--- Given problem ---
Extract every line below that contains the word "north", matching case exactly, and copy each of those lines in full.
* begin *
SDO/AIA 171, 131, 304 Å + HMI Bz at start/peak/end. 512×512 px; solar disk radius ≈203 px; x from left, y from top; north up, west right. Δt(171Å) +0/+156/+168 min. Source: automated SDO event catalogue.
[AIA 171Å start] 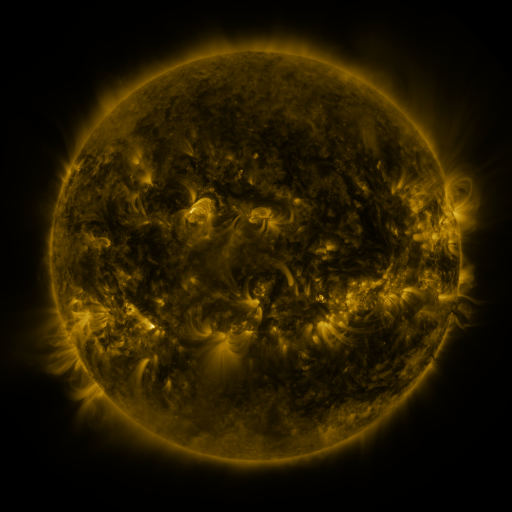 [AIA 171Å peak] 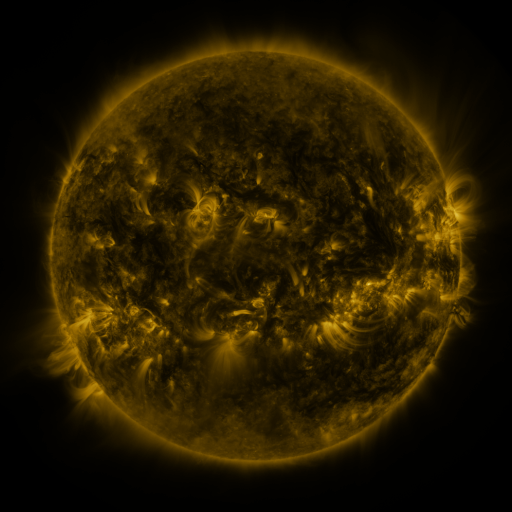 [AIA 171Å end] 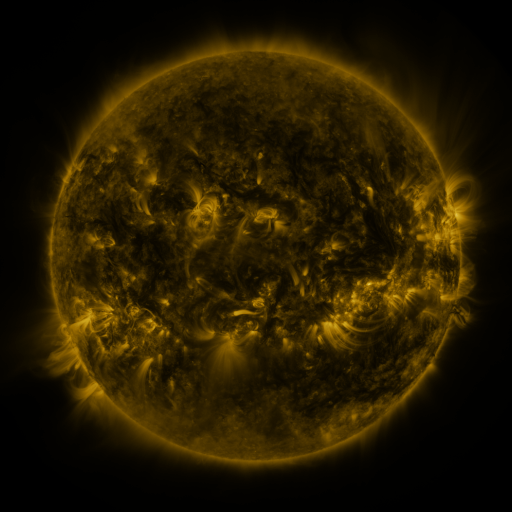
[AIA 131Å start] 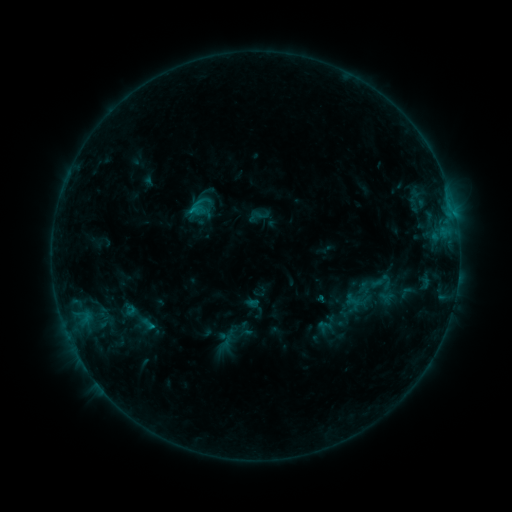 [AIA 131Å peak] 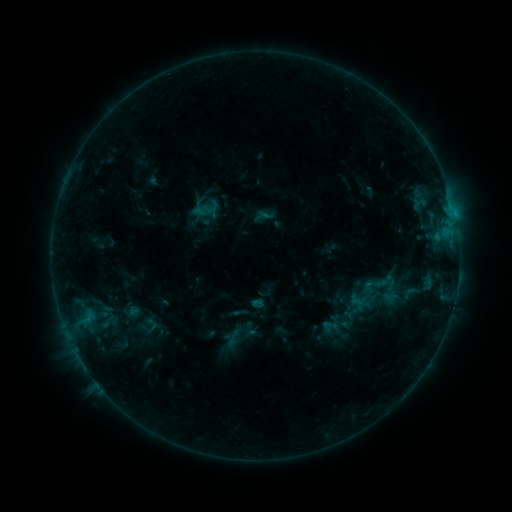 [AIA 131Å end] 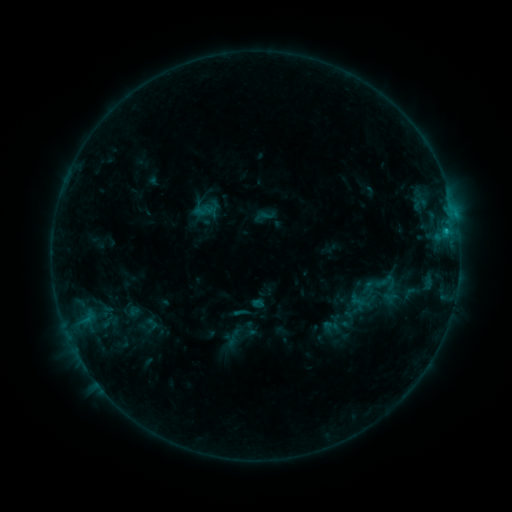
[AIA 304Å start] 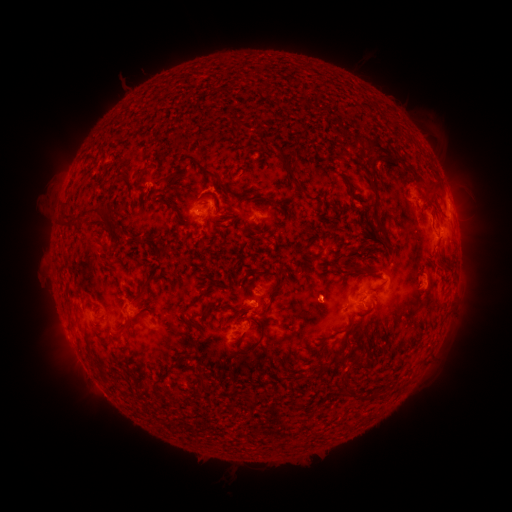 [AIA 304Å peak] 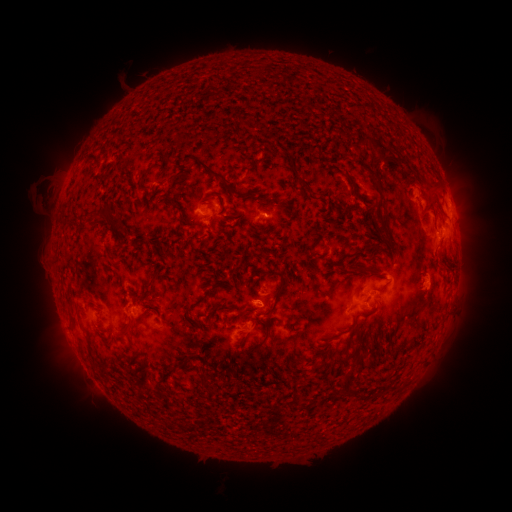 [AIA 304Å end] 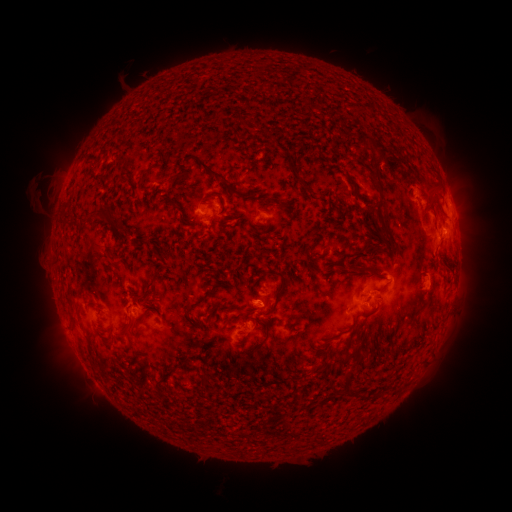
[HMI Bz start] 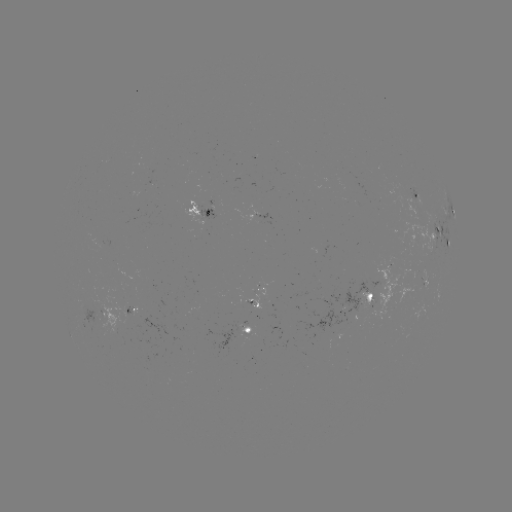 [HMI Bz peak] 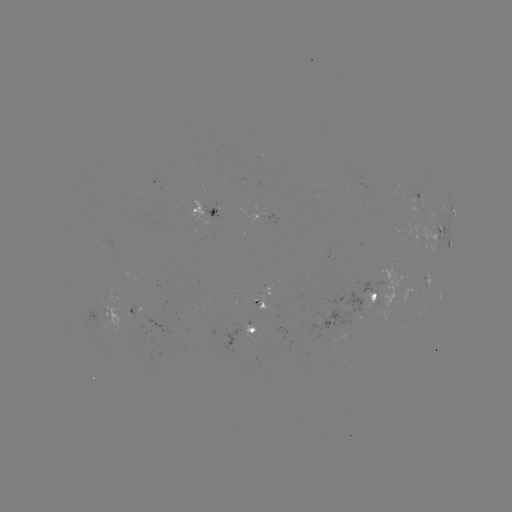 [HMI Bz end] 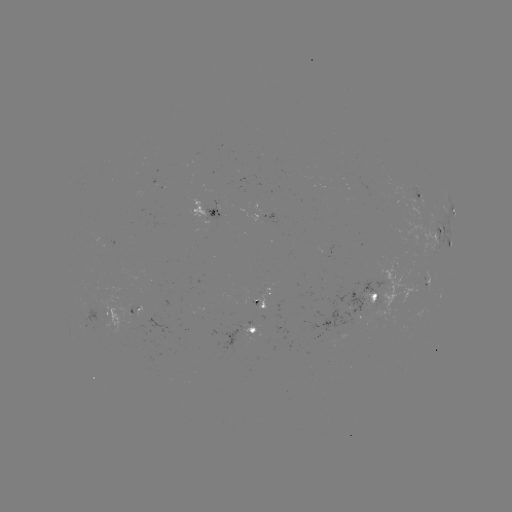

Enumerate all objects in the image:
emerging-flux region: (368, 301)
* end *
* begin *
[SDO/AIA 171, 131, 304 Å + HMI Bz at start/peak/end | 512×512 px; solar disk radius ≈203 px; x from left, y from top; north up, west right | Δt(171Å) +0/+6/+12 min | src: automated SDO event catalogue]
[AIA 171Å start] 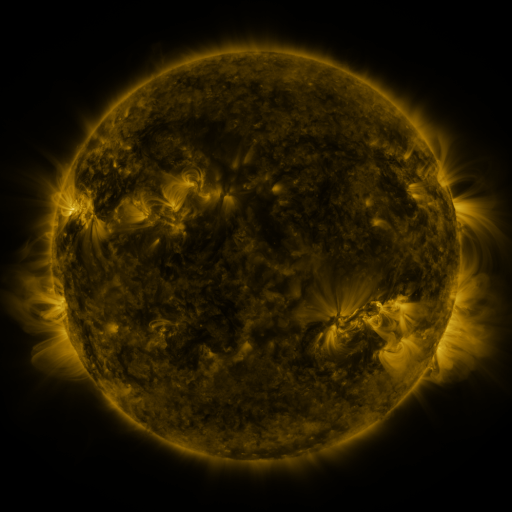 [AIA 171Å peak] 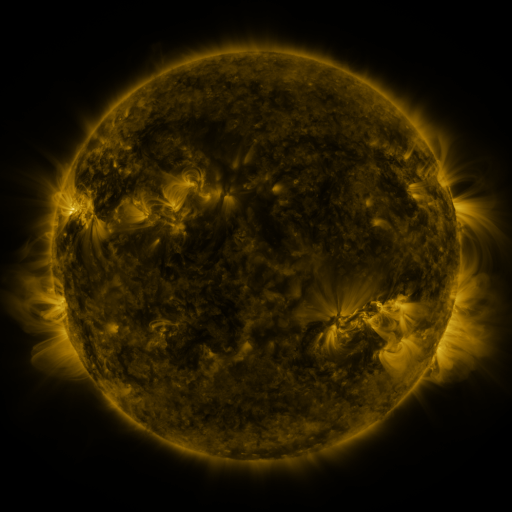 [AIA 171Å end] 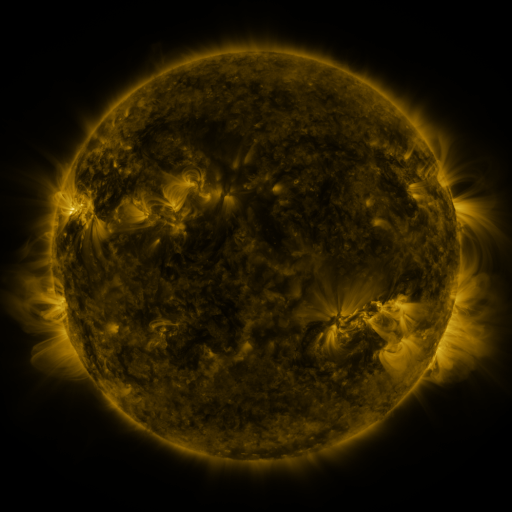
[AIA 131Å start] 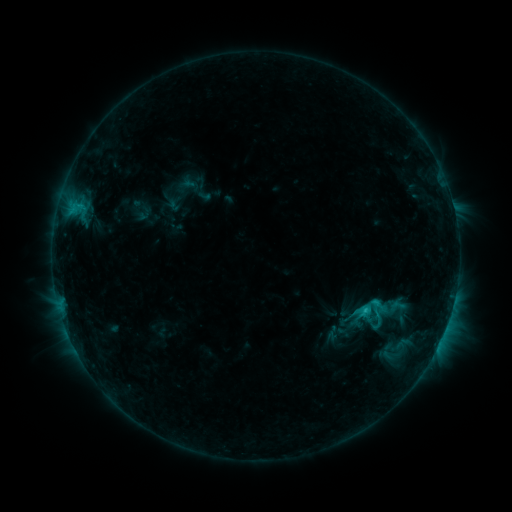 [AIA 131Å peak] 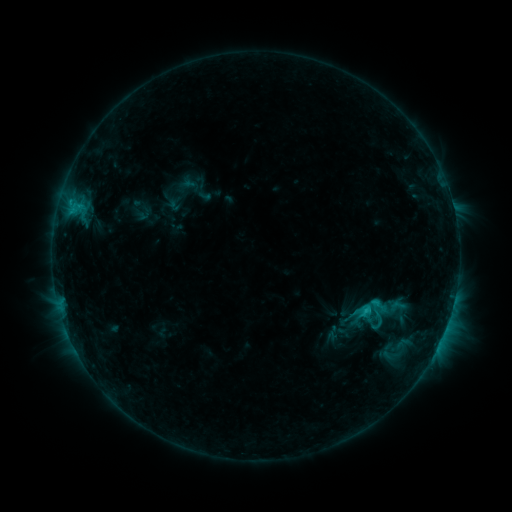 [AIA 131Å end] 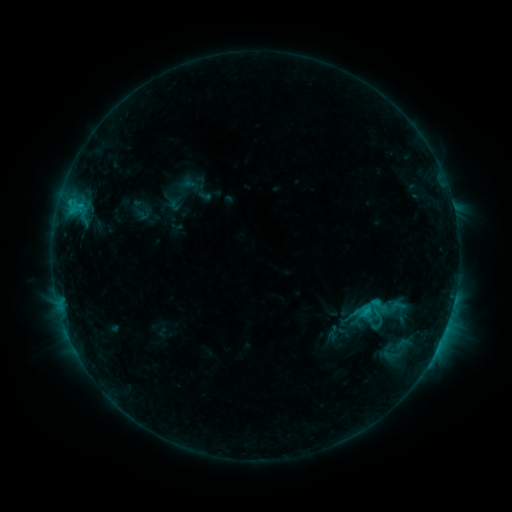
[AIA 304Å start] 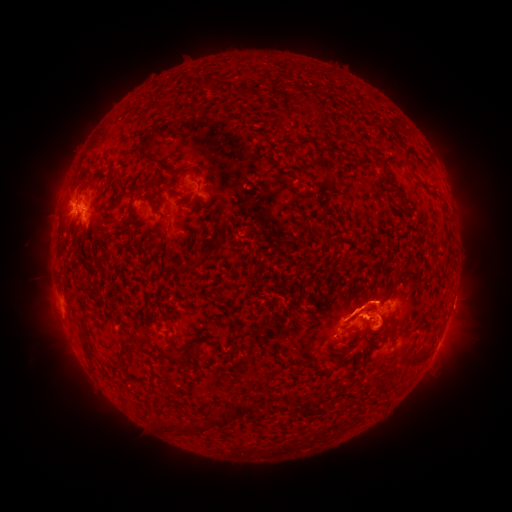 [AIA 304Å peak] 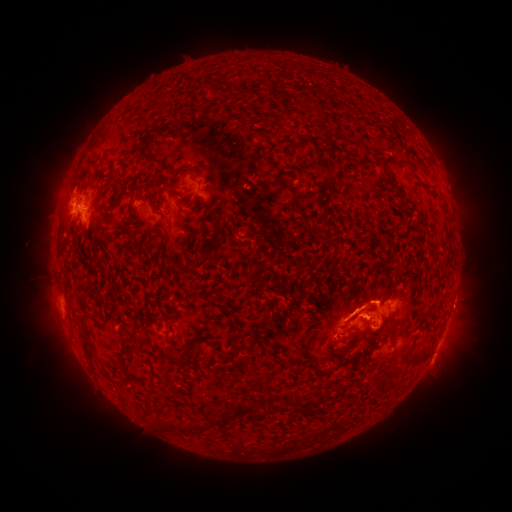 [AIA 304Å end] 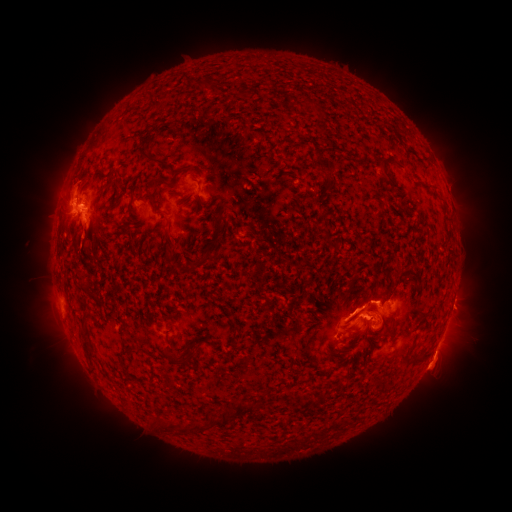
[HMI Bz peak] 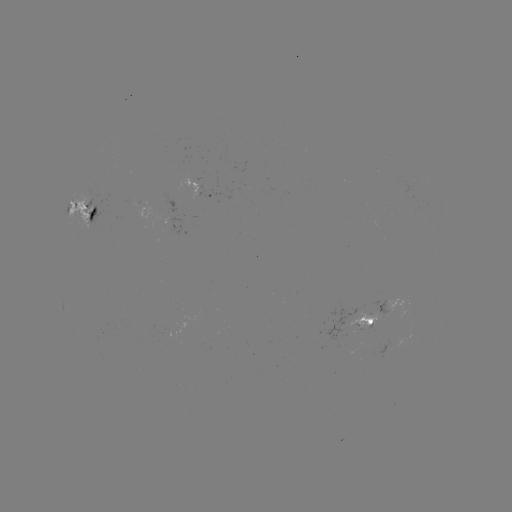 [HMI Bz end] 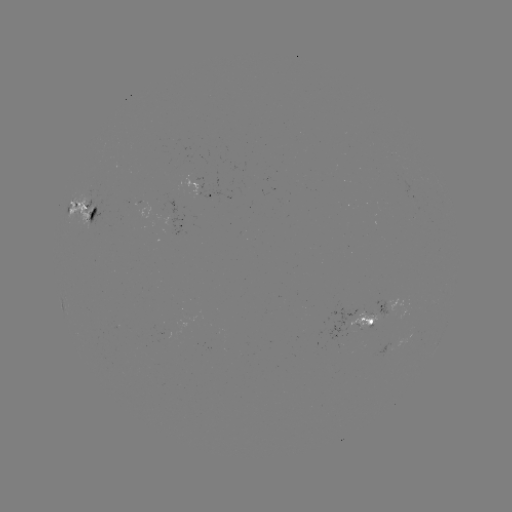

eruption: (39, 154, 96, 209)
* end *
* begin *
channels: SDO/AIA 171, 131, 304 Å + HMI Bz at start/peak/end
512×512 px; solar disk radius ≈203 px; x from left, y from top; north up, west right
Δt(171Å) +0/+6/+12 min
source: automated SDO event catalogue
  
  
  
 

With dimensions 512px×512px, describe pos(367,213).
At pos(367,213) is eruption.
* end *
--- Correct output ---
SDO/AIA 171, 131, 304 Å + HMI Bz at start/peak/end. 512×512 px; solar disk radius ≈203 px; x from left, y from top; north up, west right. Δt(171Å) +0/+156/+168 min. Source: automated SDO event catalogue.
[SDO/AIA 171, 131, 304 Å + HMI Bz at start/peak/end | 512×512 px; solar disk radius ≈203 px; x from left, y from top; north up, west right | Δt(171Å) +0/+6/+12 min | src: automated SDO event catalogue]
512×512 px; solar disk radius ≈203 px; x from left, y from top; north up, west right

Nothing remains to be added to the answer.